The seemingly harmless Microsoft OneNote file has become a popular file format used by hackers to spread malware and breach corporate networks. Here’s how to prevent malicious OneNote phishing attachments from infecting Windows.
To explain a bit about how we got Microsoft OneNote files to become the tool of choice for phishing attacks distributing malware, we first need to explain how we got here.
Threat actors have been abusing macros in Microsoft Word and Excel documents for years to download and install malware on Windows devices.
After Microsoft has finally disabled macros by default in Word and Excel Office documents, threat actors began to turn to other less commonly used file formats to distribute malware, such as ISO files and password-protected ZIP archives.
These were popular file formats, as a Windows bug allowed ISO image files to bypass Mark-of-the-Web (MoTW) security warnings, and the popular 7-Zip archive utility did not spread MoTW flags to files extracted from ZIP archives.
However, after the two 7-Zip And Fixed Windows these bugs, Windows again started displaying creepy security warnings when a user tried to open files in downloaded ISO and ZIP files, forcing threat actors to find another file format to use in the attacks.
Since mid-December, threat actors have turned to another file format to distribute malware: Microsoft OneNote attachments.
Why Microsoft OneNote?
Microsoft OneNote attachments use the ‘.A‘ and are an attractive choice, as they do not distribute malware via macros or vulnerabilities.
Instead, threat actors create complex templates that appear to be a protected document with a message to “double-click” a design element to view the file, as shown below.
What you don’t see in the attachment above, however, is that the “double click to show file” actually hides a series of embedded files that sit below the button layer, as shown below below.
When you double-click the button, you double-click the embedded file and cause the file to launch.
Although double-clicking an embedded file displays a security warning, as we know from previous phishing attacks abusing Microsoft Office macros, users usually ignore the warnings and allow the file to run anyway.
Unfortunately, it only takes one user to accidentally allow a malicious file to run across an entire corporate network to be compromised by a large-scale ransomware attack.
And it’s not theoretical, because in some Microsoft OneNote QakBot campaigns, security researchers found that they ultimately lead to a ransomware attack, like BlackBastaon a compromised network.
How to Block Malicious Microsoft OneNote Files
The best way to prevent malicious Microsoft OneNote attachments from infecting Windows is to block the ‘.A‘ on your secure mail gateways or mail servers.
However, if this is not possible for your environment, you can also use Microsoft Office Group Policies to restrict the launch of inline attachments in Microsoft OneNote files.
First, install the Microsoft 365/Microsoft Office Group Policy Templates to get started with Microsoft OneNote policies.
Now that the policies are installed, you will find new Microsoft OneNote policies named “Disable Embedded Files” and “Blocked Embedded File Extensions” as shown below.
THE ‘Disable embedded files‘ Group Policy is the most restrictive as it prevents all embedded OneNote files from launching.

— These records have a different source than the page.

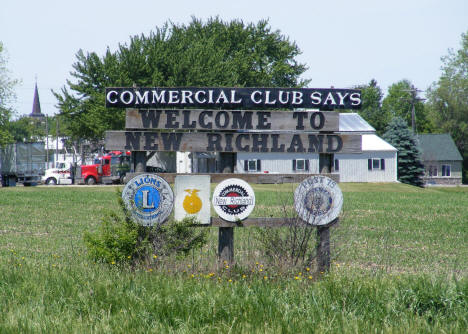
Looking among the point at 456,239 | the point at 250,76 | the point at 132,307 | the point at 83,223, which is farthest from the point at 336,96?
the point at 250,76

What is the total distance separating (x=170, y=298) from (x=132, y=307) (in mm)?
455

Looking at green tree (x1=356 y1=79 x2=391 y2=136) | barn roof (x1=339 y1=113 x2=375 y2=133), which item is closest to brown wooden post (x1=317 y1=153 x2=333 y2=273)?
barn roof (x1=339 y1=113 x2=375 y2=133)

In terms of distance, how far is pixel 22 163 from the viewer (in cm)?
4903

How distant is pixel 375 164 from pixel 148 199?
5247 cm

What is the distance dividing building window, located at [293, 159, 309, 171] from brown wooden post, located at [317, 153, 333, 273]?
49.2 m

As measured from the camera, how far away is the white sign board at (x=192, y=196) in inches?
385

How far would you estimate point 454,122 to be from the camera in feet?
269

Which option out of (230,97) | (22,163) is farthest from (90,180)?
(230,97)

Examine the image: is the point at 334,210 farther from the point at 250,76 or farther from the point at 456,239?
the point at 250,76

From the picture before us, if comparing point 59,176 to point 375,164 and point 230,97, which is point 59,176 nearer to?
point 375,164

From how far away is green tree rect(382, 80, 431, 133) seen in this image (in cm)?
11525

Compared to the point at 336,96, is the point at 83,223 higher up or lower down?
lower down

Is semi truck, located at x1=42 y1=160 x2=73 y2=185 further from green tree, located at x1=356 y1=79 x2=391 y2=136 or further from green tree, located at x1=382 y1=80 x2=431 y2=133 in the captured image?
green tree, located at x1=382 y1=80 x2=431 y2=133

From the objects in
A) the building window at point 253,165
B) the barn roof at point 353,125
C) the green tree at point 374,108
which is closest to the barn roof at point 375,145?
the barn roof at point 353,125
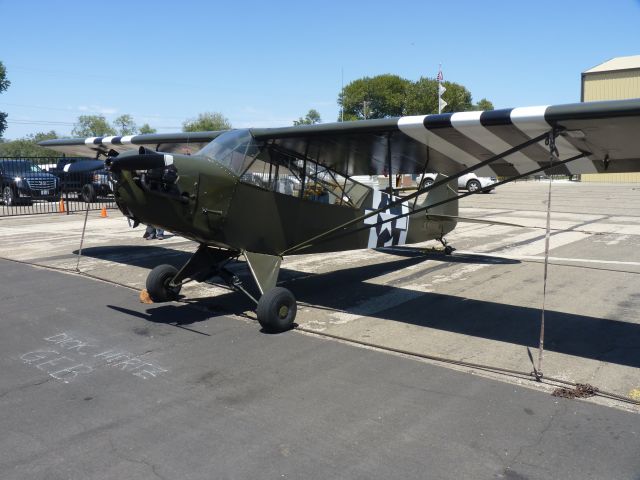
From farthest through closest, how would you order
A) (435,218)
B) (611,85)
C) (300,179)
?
1. (611,85)
2. (435,218)
3. (300,179)

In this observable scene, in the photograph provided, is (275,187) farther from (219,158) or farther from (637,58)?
(637,58)

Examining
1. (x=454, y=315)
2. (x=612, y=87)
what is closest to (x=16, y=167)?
(x=454, y=315)

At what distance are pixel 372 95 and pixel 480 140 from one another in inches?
3888

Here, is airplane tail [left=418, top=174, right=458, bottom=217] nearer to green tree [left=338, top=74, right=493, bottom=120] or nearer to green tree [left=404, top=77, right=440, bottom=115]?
green tree [left=404, top=77, right=440, bottom=115]

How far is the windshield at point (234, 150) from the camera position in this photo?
720cm

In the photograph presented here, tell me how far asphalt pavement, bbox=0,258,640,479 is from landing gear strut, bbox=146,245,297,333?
12.6 inches

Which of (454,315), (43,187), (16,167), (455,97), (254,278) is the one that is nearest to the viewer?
(254,278)

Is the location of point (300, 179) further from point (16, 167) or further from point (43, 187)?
point (16, 167)

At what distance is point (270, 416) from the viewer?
A: 14.5 ft

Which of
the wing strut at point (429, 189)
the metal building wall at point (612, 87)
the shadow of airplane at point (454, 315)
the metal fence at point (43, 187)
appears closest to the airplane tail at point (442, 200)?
the shadow of airplane at point (454, 315)

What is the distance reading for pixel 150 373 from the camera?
541 cm

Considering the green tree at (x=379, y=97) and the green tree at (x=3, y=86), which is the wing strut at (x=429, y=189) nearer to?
the green tree at (x=3, y=86)

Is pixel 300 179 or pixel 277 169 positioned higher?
pixel 277 169

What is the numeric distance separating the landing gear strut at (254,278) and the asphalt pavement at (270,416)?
321 millimetres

You should enable this option if you don’t have any use cases for using embedded OneNote attachments.
“To disable the ability to embed files on a OneNote page, so that users cannot transmit files that may not be detected by anti-virus software, etc.,” reads the description of the policy. band.
When enabled, the following Windows registry key will be created. Note that the paths may differ depending on your version of Microsoft Office.
Windows Registry Editor Version 5.00
Now, when a user attempts to open attachments embedded in a Microsoft OneNote document, they receive the following error.
A less restrictive, but potentially more dangerous option is the ‘Blocked extensions of embedded files‘ Group Policy, which allows you to enter a list of embedded file extensions that will be blocked from opening in a Microsoft OneNote document.
“To prevent users in your organization from opening an attachment of a specific file type from a Microsoft OneNote page, add the extensions you want to disable using this format: ‘.ext1;.ext2;’ ,” reads the description of the policy.
“If you want to disable opening any attachments from a OneNote page, see the Disable Embedded Files policy. You cannot block embedded audio and video recordings (WMA and WMV) with this policy, see you instead to the Disable Embedded Files policy.”
When enabled, the following Windows registry key will be created with the list of blocked extensions you entered.
Windows Registry Editor Version 5.00
Now, when a user attempts to open a blocked file extension in a Microsoft OneNote document, they receive the following error.
Some suggested file extensions to block are .js, .exe, .com, .cmd, .scr, .ps1, .vbsAnd .lnk. However, as hackers discover new file extensions to abuse, this list can be bypassed by other types of malicious files.
While blocking any type of file isn’t always a perfect solution due to the demands of an environment, the results of doing nothing to limit the misuse of Microsoft OneNote files can be even worse.
Therefore, it is strongly advised to block OneNote attachments, or at least abuse of built-in file types, in your environment to prevent a cyberattack.